Algo particuar es que observaron la misma señal en el cerebro humano, lo que sugiere que la técnica tiene potencial para tratar una variedad de afecciones que involucran comportamientos compulsivos.

En ratones, los investigadores demostraron que al suministrando un pequeño pulso eléctrico a la región cerebral llamada núcleo accumbens (ver glosario) tan pronto como la señal se manifestaba impedía a los ratones comer en exceso los alimentos grasos.

Lo clave es que este estímulo no afectaba su ingesta de comida normal, su comportamiento social ni otra actividad física. “Hemos identificado un biomarcador en tiempo real para el comportamiento impulsivo”, declaró Halpern.

De impulsos buenos a malos

“Los impulsos son normales y absolutamente necesarios para la supervivencia”, dijo Halpern en un comunicado oficial. “Convierten nuestros sentimientos sobre lo que es gratificante en acciones concretas para obtener alimento, sexo, sueño y defensas contra rivales o depredadores”, replicó.

Pero en algunos contextos, el comportamiento impulsivo puede ser nocivo, manifestándose como una marcada tendencia a tomar malas decisiones. Y es que no es necesario buscar más allá de la reciente avalancha de noticias sobre depredadores sexuales en posiciones poderosas en Hollywood para identificar cómo un impulso saludable como es el apetito sexual ha sido llevado a un nivel patológico.

El núcleo accumbens es el núcleo del circuito de recompensa del cerebro, cuya evolución se ha diseñado para reforzar las acciones de promoción de la supervivencia al inducir el placer en la anticipación o la realización de esas acciones. Los hallazgos del estudio ofrecen la promesa, dijo Halpern, de un dispositivo implantable que monitorea el núcleo accumbens para detectar la señal reveladora que precede a un estallido de impulsividad e inmediatamente entregarle una dosis medida de electricidad.

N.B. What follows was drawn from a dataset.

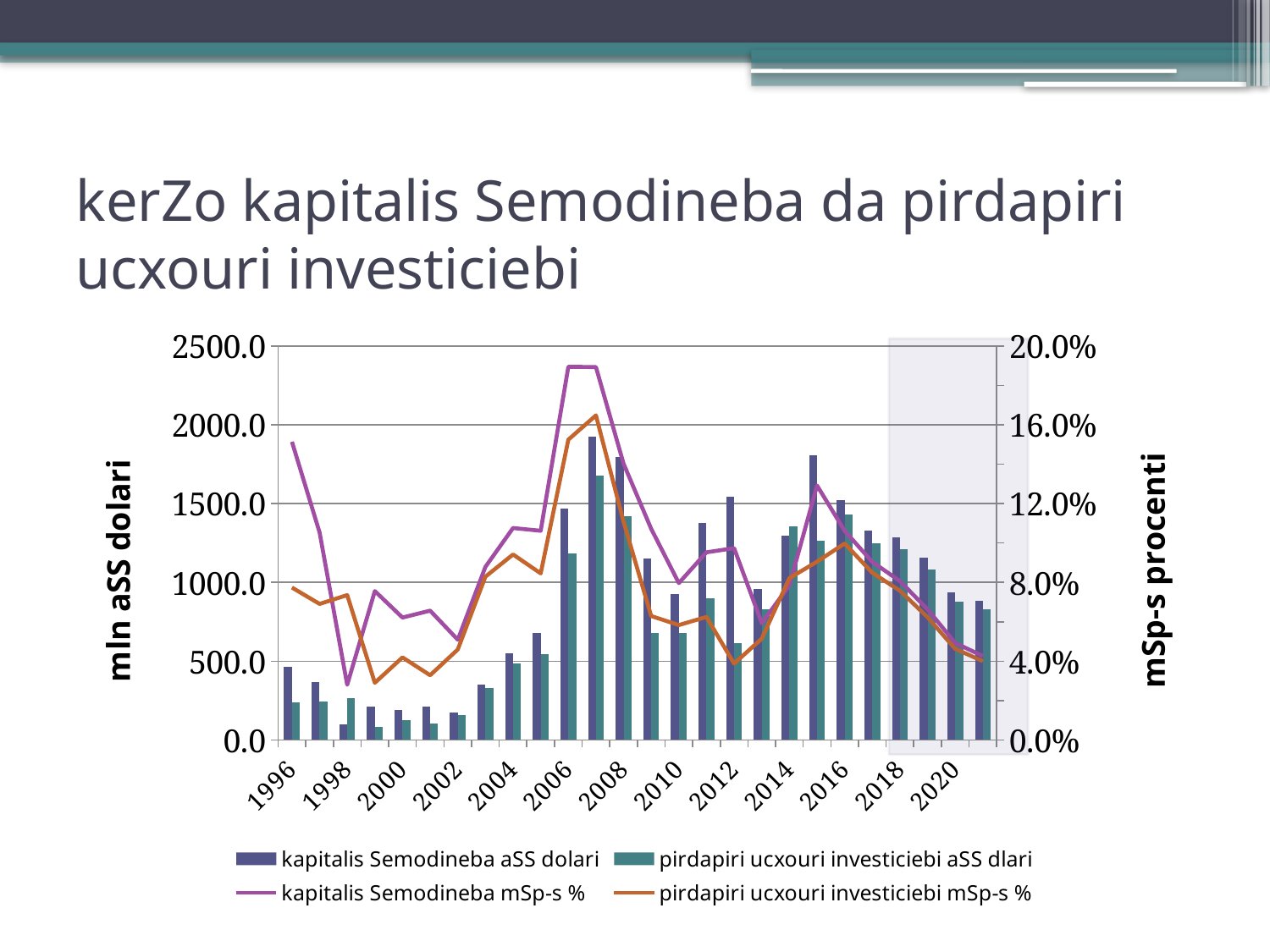
Is the 'kapitalis Semodineba mSp-s %' line value for 2007 greater or less than 16.0%? greater Is the 'kapitalis Semodineba aSS dolari' bar for 2007 greater or less than 1500.0? greater What is the title of the right-hand vertical axis? mSp-s procenti In which year does the 'pirdapiri ucxouri investiciebi mSp-s %' line reach its highest point? 2007 In which year is the 'kapitalis Semodineba aSS dolari' bar the highest? 2007 Is the 'kapitalis Semodineba aSS dolari' bar for 2007 greater or less than 2000.0? less Which is larger, the 'kapitalis Semodineba aSS dolari' bar for 2007 or for 2015? 2007 In which year does the 'kapitalis Semodineba mSp-s %' line reach its lowest point? 1998 How many series does the chart legend list? 4 What kind of chart is shown on the slide? A combination bar and line chart Do the 'kapitalis Semodineba aSS dolari' bars rise or fall from 2017 to 2021? fall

Esta intervención podría prevenir acciones impulsivas y potencialmente mortales de personas de alto riesgo para quienes las terapias no invasivas han fallado.

Los hallazgos también podrían dar inicio al estudio de métodos menos invasivos para contrarrestar la obesidad, los trastornos por abuso de sustancias, la ludopatía, la adicción sexual o el trastorno explosivo intermitente, una afección psiquiátrica caracterizada por arrebatos improvistos de violencia.